[start Data for this task]
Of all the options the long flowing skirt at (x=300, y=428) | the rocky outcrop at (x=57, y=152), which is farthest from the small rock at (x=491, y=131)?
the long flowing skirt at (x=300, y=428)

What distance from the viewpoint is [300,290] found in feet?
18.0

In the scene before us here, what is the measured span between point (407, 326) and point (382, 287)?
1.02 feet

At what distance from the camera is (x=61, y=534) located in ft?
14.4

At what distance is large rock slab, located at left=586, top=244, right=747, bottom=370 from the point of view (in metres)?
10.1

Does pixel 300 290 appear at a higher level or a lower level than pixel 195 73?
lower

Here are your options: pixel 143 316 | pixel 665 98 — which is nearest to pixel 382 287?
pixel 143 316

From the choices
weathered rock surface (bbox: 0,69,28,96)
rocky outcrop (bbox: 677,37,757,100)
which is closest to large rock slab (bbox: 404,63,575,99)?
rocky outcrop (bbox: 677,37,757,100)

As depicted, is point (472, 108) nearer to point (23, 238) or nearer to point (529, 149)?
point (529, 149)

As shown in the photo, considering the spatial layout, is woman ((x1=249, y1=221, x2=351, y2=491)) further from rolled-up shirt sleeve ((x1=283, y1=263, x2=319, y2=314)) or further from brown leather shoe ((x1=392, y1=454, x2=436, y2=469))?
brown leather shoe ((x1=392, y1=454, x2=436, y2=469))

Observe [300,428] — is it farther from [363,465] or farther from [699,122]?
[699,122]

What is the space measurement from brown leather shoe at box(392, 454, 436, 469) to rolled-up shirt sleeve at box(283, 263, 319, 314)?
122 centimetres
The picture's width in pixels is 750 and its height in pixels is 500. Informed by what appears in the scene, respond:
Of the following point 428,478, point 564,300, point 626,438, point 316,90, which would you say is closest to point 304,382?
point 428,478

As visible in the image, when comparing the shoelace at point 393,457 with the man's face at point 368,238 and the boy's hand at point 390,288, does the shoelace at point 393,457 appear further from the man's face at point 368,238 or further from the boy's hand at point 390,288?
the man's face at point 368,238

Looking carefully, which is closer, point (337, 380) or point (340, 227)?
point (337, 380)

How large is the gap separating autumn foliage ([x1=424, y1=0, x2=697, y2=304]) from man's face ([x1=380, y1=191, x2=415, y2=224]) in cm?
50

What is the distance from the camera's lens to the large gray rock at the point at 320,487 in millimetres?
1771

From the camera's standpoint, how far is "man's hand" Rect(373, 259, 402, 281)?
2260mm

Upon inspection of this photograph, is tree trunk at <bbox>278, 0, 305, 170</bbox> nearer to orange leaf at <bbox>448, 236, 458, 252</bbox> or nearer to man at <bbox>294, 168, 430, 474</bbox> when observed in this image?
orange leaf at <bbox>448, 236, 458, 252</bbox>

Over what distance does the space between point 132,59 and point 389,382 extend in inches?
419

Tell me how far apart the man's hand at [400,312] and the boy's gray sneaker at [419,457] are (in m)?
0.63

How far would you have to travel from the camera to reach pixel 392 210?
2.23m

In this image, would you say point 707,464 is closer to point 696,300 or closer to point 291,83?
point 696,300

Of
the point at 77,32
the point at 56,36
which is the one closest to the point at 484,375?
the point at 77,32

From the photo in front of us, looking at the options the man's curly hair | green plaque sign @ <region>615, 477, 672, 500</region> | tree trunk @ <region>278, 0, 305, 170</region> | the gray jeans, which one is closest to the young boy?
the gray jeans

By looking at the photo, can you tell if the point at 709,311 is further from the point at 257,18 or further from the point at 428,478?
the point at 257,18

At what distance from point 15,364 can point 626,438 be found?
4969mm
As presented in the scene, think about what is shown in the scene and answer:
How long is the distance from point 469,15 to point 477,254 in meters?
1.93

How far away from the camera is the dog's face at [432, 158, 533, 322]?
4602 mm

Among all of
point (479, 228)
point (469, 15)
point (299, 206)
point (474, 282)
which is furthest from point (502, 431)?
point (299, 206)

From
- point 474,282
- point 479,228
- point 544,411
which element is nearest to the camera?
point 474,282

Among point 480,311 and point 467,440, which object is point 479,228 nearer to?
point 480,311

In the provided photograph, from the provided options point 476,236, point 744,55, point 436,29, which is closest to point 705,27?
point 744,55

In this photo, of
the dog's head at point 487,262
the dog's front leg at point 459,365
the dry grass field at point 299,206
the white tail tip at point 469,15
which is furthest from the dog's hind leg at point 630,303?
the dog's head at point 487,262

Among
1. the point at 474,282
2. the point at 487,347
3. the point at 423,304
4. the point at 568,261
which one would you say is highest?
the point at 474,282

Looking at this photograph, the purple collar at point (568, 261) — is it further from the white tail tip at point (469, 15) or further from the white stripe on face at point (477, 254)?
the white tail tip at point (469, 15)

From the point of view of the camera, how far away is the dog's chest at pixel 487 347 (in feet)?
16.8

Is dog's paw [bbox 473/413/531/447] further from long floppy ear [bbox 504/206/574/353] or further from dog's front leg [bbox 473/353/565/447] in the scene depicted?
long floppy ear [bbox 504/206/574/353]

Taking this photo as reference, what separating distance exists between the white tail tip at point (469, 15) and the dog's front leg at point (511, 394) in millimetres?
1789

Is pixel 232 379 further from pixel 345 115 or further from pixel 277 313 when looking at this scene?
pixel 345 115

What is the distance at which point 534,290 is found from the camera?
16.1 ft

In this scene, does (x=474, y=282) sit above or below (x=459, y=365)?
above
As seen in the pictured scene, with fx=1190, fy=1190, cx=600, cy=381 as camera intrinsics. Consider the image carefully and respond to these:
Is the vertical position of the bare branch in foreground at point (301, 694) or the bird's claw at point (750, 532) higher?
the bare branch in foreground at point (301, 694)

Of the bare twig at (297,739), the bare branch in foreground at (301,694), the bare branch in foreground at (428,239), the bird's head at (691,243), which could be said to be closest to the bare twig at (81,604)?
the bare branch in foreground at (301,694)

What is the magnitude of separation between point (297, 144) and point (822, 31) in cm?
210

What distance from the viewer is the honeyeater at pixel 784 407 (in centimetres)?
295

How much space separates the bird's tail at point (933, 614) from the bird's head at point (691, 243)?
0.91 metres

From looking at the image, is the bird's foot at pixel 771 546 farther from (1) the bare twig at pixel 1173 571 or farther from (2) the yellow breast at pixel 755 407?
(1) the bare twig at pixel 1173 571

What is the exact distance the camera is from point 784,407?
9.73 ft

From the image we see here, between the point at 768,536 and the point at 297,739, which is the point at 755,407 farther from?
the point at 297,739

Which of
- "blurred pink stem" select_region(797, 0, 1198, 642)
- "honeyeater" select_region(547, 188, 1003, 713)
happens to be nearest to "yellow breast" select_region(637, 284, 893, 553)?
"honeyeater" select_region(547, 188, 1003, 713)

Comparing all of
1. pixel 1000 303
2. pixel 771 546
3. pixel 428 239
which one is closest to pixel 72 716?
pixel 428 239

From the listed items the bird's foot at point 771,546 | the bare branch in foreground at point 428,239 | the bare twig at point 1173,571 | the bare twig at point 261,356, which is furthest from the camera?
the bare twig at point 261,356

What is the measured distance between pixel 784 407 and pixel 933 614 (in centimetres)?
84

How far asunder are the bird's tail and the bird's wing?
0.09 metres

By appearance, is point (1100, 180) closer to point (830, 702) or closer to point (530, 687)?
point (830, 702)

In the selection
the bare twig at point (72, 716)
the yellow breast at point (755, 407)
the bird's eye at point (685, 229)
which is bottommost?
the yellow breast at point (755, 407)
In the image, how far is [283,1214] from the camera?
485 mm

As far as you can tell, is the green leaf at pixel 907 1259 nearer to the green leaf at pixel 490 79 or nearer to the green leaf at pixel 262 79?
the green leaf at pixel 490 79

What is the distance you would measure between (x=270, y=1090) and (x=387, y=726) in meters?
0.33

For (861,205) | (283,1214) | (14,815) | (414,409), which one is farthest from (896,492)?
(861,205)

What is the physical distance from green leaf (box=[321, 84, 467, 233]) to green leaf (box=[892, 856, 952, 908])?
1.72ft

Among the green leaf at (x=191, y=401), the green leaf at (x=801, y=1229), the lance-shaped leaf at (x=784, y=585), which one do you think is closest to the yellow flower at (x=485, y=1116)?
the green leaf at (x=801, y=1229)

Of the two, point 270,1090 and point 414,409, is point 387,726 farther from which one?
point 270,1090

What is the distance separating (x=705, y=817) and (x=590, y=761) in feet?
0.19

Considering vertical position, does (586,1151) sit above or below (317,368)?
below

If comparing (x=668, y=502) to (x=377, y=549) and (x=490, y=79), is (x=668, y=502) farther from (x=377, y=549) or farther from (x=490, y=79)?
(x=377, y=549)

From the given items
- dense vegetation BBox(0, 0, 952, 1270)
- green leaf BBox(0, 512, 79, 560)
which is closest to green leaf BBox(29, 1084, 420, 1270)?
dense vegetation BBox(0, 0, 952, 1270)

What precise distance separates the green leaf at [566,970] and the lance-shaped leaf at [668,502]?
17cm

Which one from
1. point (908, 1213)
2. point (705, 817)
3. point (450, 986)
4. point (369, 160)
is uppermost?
[end Data for this task]
### Your objective
Reproduce the lines from the line with "Does pixel 300" up to and including the line with "122 centimetres", swapping "woman" for "person" and leaving everything else as it is.

### Correct answer
Does pixel 300 290 appear at a higher level or a lower level than pixel 195 73?
lower

Here are your options: pixel 143 316 | pixel 665 98 — which is nearest to pixel 382 287?
pixel 143 316

From the choices
weathered rock surface (bbox: 0,69,28,96)
rocky outcrop (bbox: 677,37,757,100)
which is closest to large rock slab (bbox: 404,63,575,99)?
rocky outcrop (bbox: 677,37,757,100)

As depicted, is point (472, 108) nearer to point (23, 238) or nearer to point (529, 149)?
point (529, 149)

As shown in the photo, considering the spatial layout, is person ((x1=249, y1=221, x2=351, y2=491)) further from rolled-up shirt sleeve ((x1=283, y1=263, x2=319, y2=314)) or further from brown leather shoe ((x1=392, y1=454, x2=436, y2=469))?
brown leather shoe ((x1=392, y1=454, x2=436, y2=469))

Observe [300,428] — is it farther from [363,465] or farther from [699,122]?
[699,122]

What is the space measurement from brown leather shoe at box(392, 454, 436, 469) to rolled-up shirt sleeve at box(283, 263, 319, 314)?
122 centimetres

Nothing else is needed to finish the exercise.